Workflow Task Schedule To Start Latency High

Hi,

Following is my temporal setup.

  1. historyShards: 12000
  2. numTaskqueueWrite(/read)Partitions: 16
  3. worker options:
  • maxConcurrentWorkflowTaskExecutionSize: 200,
  • maxConcurrentActivityExecutionSize: 200,
  • maxConcurrentWorkflowTaskPollers: 5,
  • maxConcurrentActivityTaskPollers: 5,
  • maxConcurrentLocalActivityExecutionSize: 100

4: worker factory option:

  • maxWorkflowThreadCount: 500

5: temporal version:

  • temporalServerVersion: v1.15.2
  • temporalWebVersion: v1.14.0

6: replicas:

  • web: 3
  • frontend: 22
  • history: 45
  • matching: 22
  • worker: 8

My test workflow consist of 5-10 activities which includes makes async call to other service, interact with db and some timer. Following the instruction here to tune worker performance but still have very high Workflow Task Schedule To Start Latency. The metric I used is “temporal_workflow_task_schedule_to_start_latency.95percentile”.

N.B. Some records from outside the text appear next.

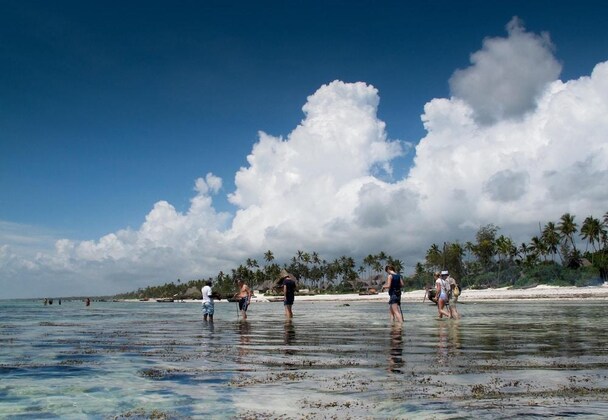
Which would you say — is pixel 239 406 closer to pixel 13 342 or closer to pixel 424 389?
pixel 424 389

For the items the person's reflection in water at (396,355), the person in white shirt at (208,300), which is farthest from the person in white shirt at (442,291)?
the person in white shirt at (208,300)

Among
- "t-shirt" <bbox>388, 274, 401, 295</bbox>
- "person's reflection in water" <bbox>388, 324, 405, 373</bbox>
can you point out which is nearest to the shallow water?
"person's reflection in water" <bbox>388, 324, 405, 373</bbox>

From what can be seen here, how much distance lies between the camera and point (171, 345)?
14492 millimetres

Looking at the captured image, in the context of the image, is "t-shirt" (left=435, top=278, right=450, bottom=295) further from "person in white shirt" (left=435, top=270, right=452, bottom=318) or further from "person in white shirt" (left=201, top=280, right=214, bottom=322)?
"person in white shirt" (left=201, top=280, right=214, bottom=322)

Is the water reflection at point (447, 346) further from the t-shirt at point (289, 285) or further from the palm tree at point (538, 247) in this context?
the palm tree at point (538, 247)

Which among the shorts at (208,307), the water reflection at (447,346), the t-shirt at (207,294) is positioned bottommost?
the water reflection at (447,346)

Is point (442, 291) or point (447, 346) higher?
point (442, 291)

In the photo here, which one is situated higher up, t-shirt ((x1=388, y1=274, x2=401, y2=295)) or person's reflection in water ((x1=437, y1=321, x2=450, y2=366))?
t-shirt ((x1=388, y1=274, x2=401, y2=295))

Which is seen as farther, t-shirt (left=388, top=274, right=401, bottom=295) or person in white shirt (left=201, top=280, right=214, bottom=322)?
person in white shirt (left=201, top=280, right=214, bottom=322)

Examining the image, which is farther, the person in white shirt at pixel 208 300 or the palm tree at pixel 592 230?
the palm tree at pixel 592 230

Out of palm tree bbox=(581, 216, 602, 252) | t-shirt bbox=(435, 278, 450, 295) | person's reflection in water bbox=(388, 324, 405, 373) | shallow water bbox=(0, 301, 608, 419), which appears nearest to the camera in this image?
shallow water bbox=(0, 301, 608, 419)

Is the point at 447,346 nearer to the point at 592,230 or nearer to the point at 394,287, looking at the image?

Following are the metric graphs captured for our load:

From graphs above, we can see even during no traffic period (between 16:05-16:15 -ish), the workflow_task_schedule_to_start_latency is still not going down. And it causes timeout exception during testing from time to time.

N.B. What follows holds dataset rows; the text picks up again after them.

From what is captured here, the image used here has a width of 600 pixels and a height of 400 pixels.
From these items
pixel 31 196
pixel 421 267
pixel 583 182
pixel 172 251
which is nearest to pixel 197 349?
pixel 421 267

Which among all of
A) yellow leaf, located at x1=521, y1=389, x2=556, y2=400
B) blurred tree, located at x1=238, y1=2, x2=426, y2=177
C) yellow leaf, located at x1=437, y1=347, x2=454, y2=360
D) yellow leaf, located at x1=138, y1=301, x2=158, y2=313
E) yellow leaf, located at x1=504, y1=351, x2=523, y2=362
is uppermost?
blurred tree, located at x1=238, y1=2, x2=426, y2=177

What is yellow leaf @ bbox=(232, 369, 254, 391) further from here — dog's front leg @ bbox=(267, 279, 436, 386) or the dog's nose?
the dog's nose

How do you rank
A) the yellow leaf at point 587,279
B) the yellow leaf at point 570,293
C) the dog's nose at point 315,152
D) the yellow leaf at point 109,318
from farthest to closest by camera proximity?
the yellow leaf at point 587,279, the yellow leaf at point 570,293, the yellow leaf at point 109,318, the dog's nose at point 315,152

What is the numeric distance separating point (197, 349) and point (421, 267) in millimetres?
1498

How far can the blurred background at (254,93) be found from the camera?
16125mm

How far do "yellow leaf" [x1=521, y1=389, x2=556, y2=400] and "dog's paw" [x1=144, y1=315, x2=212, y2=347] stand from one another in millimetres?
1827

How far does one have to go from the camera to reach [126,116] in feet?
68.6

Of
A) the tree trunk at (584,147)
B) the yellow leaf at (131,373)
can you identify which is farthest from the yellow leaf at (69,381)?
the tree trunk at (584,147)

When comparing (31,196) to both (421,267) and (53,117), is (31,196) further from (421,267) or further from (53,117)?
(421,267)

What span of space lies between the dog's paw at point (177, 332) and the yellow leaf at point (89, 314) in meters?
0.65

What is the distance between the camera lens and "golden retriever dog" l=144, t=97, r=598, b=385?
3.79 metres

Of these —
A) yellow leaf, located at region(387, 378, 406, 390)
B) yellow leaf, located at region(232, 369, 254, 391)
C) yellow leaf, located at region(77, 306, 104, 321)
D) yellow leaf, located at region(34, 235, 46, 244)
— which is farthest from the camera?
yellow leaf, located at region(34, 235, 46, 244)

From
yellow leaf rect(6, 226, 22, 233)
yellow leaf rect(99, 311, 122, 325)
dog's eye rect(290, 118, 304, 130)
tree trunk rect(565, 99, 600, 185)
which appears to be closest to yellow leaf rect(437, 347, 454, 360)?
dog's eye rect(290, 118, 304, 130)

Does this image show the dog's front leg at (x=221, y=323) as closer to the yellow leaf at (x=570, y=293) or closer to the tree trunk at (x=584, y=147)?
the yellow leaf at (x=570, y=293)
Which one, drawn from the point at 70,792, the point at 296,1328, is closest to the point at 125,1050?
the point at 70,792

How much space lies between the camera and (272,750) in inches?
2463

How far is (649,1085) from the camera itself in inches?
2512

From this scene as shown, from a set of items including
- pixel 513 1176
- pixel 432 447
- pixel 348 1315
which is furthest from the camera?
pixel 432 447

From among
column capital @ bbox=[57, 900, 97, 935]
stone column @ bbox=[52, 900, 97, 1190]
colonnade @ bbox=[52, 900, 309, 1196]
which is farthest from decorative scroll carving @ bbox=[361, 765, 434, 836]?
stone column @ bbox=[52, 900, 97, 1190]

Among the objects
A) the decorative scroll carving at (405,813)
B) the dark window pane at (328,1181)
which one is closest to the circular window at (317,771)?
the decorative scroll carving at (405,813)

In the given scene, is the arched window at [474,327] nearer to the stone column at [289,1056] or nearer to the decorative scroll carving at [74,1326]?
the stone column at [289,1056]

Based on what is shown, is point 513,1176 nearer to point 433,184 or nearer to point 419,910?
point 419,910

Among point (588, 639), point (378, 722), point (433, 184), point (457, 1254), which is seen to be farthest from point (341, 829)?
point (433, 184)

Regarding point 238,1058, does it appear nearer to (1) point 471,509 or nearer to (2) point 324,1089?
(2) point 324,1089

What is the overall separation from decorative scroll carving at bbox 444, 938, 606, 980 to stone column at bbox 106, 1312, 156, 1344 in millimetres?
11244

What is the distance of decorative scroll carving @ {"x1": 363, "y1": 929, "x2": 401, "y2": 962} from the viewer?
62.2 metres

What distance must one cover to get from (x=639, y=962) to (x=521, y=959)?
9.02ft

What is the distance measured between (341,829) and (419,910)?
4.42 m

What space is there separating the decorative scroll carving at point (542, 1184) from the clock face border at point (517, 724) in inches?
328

What could be a probable reason behind this and potential tuning/adjustment I can try out?

Thanks!

Hi, can you look at async match rate:

sum(rate(poll_success{}[1m])) - sum(rate(poll_success_sync{}[1m]))

it should stay at zero. Also try increasing your poller count per worker pod (maybe try 20, 40) and see if this makes a difference.

* maxWorkflowThreadCount: 500

is there reason to set this to 500, default is 600

Thanks Tihomir for the reply!

Poll success metric:

I pulled the metric as you mentioned (please help check if this is the correct one) and seems the delta is not close to 0. What could this indicate?

btw, I saw another post mentioned the number of (poll_success + poll_success_sync) / (poll_success + poll_success_sync + poll_timeouts) should close to 1 and that is true for my use case.

  • maxWorkflowThreadCount: 500

We are searching around for similar issue and found this thread mentioned reducing thread count may be helpful if having too many workers. So, I just give it a try. I also tried to increase to 2000 but seems no luck as well.

And update: I changed the activity startToClose timeout from a large number to 5 mins since I posted this question but no difference.

Regarding the metrics:
poll_success_sync is recorded when a workflow task is dispatched without using the matching service db (so all successfull polls that were able to bypass db io cause workers were up to pick it up)
poll_success: when a workflow task is dispatched to worker (so all successfull polls for workflow tasks)

if there are no workers available, matching service has to persist the task and later when worker comes back up (or has capacity to pick it up) has to read it to deliver it to the worker, this adds latencies.

So
sum(rate(poll_success{}[1m])) - sum(rate(poll_success_sync{}[1m]))

should be close to 0 if possible.

I think tho it’s better to rely on percentages, so you can also use:

sum(rate(poll_success_sync{}[1m])) / sum(rate(poll_success{}[1m]))

which in this case should be close to 95%+, ideally 99%

have very high Workflow Task Schedule To Start Latency

Is it same for temporal_activity_task_schedule_to_start_latency (these are both SDK metrics)
This is indication in addition to your sync match rate that need to add more workers and see to increase worker capacity i think.

yes, that is same for temporal_activity_task_schedule_to_start_latency. Before adding more workers, do you think I should keep tuning worker options? Or do you see ay problem with the params I set up for my use case?

I think you can try increasing the poller count as suggested earlier to see if that would help (and maybe leave the thread count to default 600 as well)

got it. by “poller count”, do you mean maxConcurrentWorkflowTaskPollers and maxConcurrentActivityTaskPollers?

got it. by “poller count”, do you mean maxConcurrentWorkflowTaskPollers and maxConcurrentActivityTaskPollers?

yes